_EXCERPTED PASSAGE_.

Total supply is up 0.58 Bcf/d, and total demand is down 1.00 Bcf/d week-over-week. With the increase in supply and the decrease in demand, expect the EIA to report a weaker draw next week. The ICE Financial Weekly Index report is currently expecting a draw of 60 Bcf for next week. Last year for the same week was an injection of 2 Bcf, while the five-year average is a draw of 66 Bcf.

Prices Are Further Pressured With Crude Oil And Product Inventory Builds

Prices Are Further Pressured With Crude Oil And Product Inventory Builds

US crude oil stocks posted an increase of 3.6 MMBbl last week. Gasoline inventories decreased 0.8 MMBbl while distillate inventories increased 2.6 MMBbl. Yesterday afternoon, API reported a crude oil build of 3.45 MMBbl, alongside a gasoline draw of 2.6 MMBbl and a distillate build of 1.2 MMBbl. Analysts were expecting a smaller crude oil build of 0.77 MMBbl. The most important number to keep an eye on, total petroleum inventory levels, posted an increase of 2.4 MMBbl. For a summary of the crude oil and petroleum product stock movements, see the table below.

US crude oil production remained unchanged last week, per EIA. Crude oil imports were up 608 MBbl/d last week, to an average of 8.2 MMBbl/d. Refinery inputs averaged 17.6 MMBbl/d (698 MBbl/d more than last week), leading to a utilization rate of 95.6%. The report is bearish due crude oil and total petroleum stocks build. Prices are being pressured by the inventory builds, uncertainty about demand, and supply overhang, while the anticipation on positive results from the upcoming G20 and OPEC meetings is giving some support to prices. Prompt-month WTI was trading down $0.72/Bbl, at $50.84/Bbl at the time of writing.

_DATA EXCERPTS_.

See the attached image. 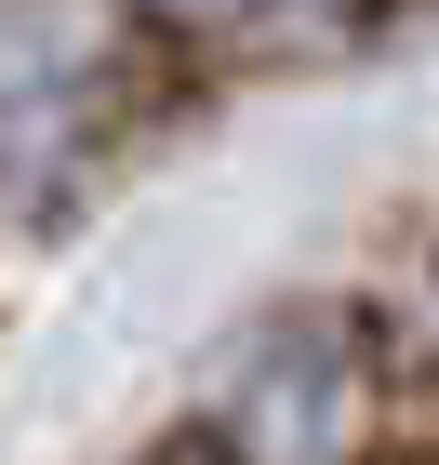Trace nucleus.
I'll return each mask as SVG.
<instances>
[{"label": "nucleus", "instance_id": "f257e3e1", "mask_svg": "<svg viewBox=\"0 0 439 465\" xmlns=\"http://www.w3.org/2000/svg\"><path fill=\"white\" fill-rule=\"evenodd\" d=\"M214 439L240 465H346V439H360V346H346V320L266 332Z\"/></svg>", "mask_w": 439, "mask_h": 465}, {"label": "nucleus", "instance_id": "f03ea898", "mask_svg": "<svg viewBox=\"0 0 439 465\" xmlns=\"http://www.w3.org/2000/svg\"><path fill=\"white\" fill-rule=\"evenodd\" d=\"M146 14H174V27H226V14H266V0H146Z\"/></svg>", "mask_w": 439, "mask_h": 465}, {"label": "nucleus", "instance_id": "7ed1b4c3", "mask_svg": "<svg viewBox=\"0 0 439 465\" xmlns=\"http://www.w3.org/2000/svg\"><path fill=\"white\" fill-rule=\"evenodd\" d=\"M146 465H240V452H226V439H160Z\"/></svg>", "mask_w": 439, "mask_h": 465}, {"label": "nucleus", "instance_id": "20e7f679", "mask_svg": "<svg viewBox=\"0 0 439 465\" xmlns=\"http://www.w3.org/2000/svg\"><path fill=\"white\" fill-rule=\"evenodd\" d=\"M426 346H439V266H426Z\"/></svg>", "mask_w": 439, "mask_h": 465}]
</instances>
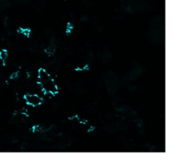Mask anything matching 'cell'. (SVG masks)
Wrapping results in <instances>:
<instances>
[{"instance_id":"obj_1","label":"cell","mask_w":183,"mask_h":164,"mask_svg":"<svg viewBox=\"0 0 183 164\" xmlns=\"http://www.w3.org/2000/svg\"><path fill=\"white\" fill-rule=\"evenodd\" d=\"M39 84L42 90L47 93L56 94L58 92V86L53 78L44 69H40L38 71Z\"/></svg>"},{"instance_id":"obj_2","label":"cell","mask_w":183,"mask_h":164,"mask_svg":"<svg viewBox=\"0 0 183 164\" xmlns=\"http://www.w3.org/2000/svg\"><path fill=\"white\" fill-rule=\"evenodd\" d=\"M24 99L27 104L32 107H38L42 104L43 100L40 97L39 95L34 94V93H29V94H26L24 96Z\"/></svg>"},{"instance_id":"obj_4","label":"cell","mask_w":183,"mask_h":164,"mask_svg":"<svg viewBox=\"0 0 183 164\" xmlns=\"http://www.w3.org/2000/svg\"><path fill=\"white\" fill-rule=\"evenodd\" d=\"M17 76H18V73H17V72L13 73V74H12V76H11V79H17Z\"/></svg>"},{"instance_id":"obj_3","label":"cell","mask_w":183,"mask_h":164,"mask_svg":"<svg viewBox=\"0 0 183 164\" xmlns=\"http://www.w3.org/2000/svg\"><path fill=\"white\" fill-rule=\"evenodd\" d=\"M8 57L9 54L8 52H7V51H6V50L4 49H2L0 51V59H1V60L3 62H5L6 61H7Z\"/></svg>"}]
</instances>
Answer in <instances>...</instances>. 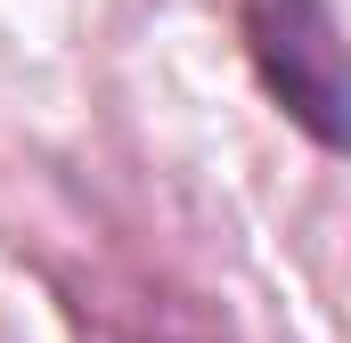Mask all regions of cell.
<instances>
[{
	"instance_id": "6da1fadb",
	"label": "cell",
	"mask_w": 351,
	"mask_h": 343,
	"mask_svg": "<svg viewBox=\"0 0 351 343\" xmlns=\"http://www.w3.org/2000/svg\"><path fill=\"white\" fill-rule=\"evenodd\" d=\"M237 33L269 106L319 156H351V41L335 0H237Z\"/></svg>"
}]
</instances>
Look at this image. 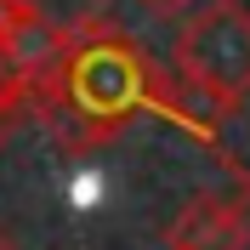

_PROBLEMS_.
1 - According to the energy market report, what is pressuring prices? List every factor it names.
2 - Put this sentence from the energy market report into Spanish: "US crude oil production remained unchanged last week, per EIA."
3 - Reproduce word for word the stretch of the energy market report from "US crude oil stocks" through "the table below.".

_LIST OF SOLUTIONS_.
1 -
- Inventory builds
- Uncertainty about demand
- Supply overhang

2 - La producción de petróleo crudo de EE. UU. se mantuvo sin cambios la semana pasada, según la EIA.

3 -
US crude oil stocks posted an increase of 3.6 MMBbl last week. Gasoline inventories decreased 0.8 MMBbl while distillate inventories increased 2.6 MMBbl. Yesterday afternoon, API reported a crude oil build of 3.45 MMBbl, alongside a gasoline draw of 2.6 MMBbl and a distillate build of 1.2 MMBbl. Analysts were expecting a smaller crude oil build of 0.77 MMBbl. The most important number to keep an eye on, total petroleum inventory levels, posted an increase of 2.4 MMBbl. For a summary of the crude oil and petroleum product stock movements, see the table below.